COLLECTED MATERIAL
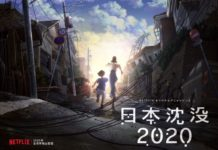 japan sinks netflix 2020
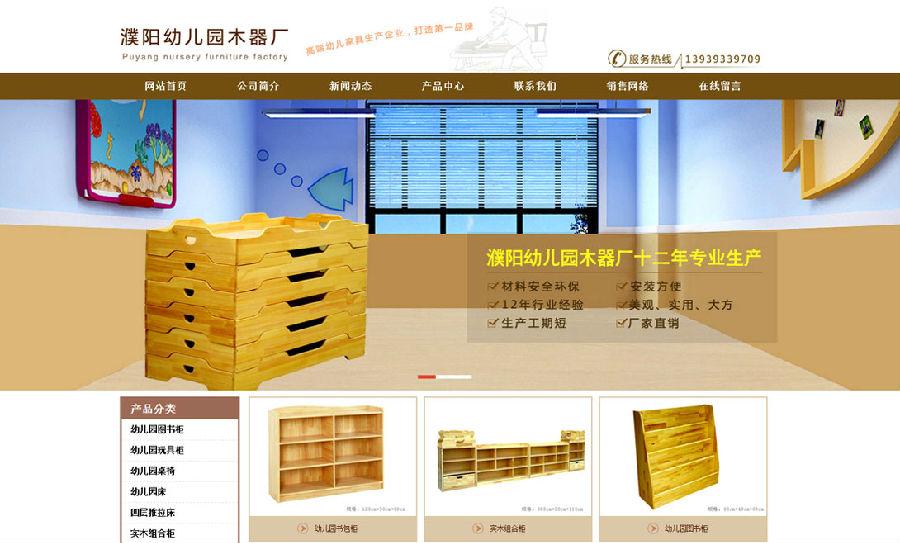 bwin最新登录网址幼儿园木器厂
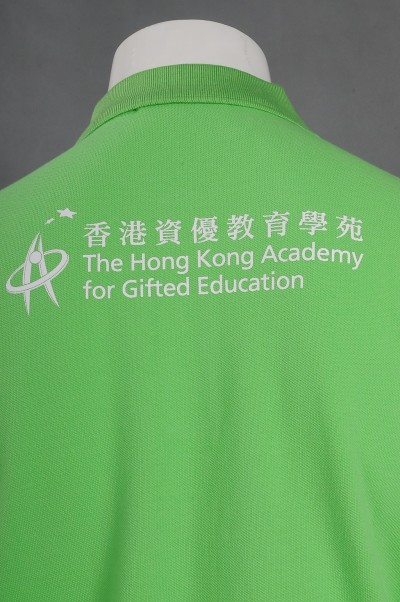P1090 Make a net color Polo shirt Hong Kong Gifted Education College Polo shirt manufacturer  detail view-1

ABOUT THIS EXERCISE
With pictures excluded, output the listing above exactly as it stands.

WRITTEN RESPONSE
 japan sinks netflix 2020
 bwin最新登录网址幼儿园木器厂
P1090 Make a net color Polo shirt Hong Kong Gifted Education College Polo shirt manufacturer  detail view-1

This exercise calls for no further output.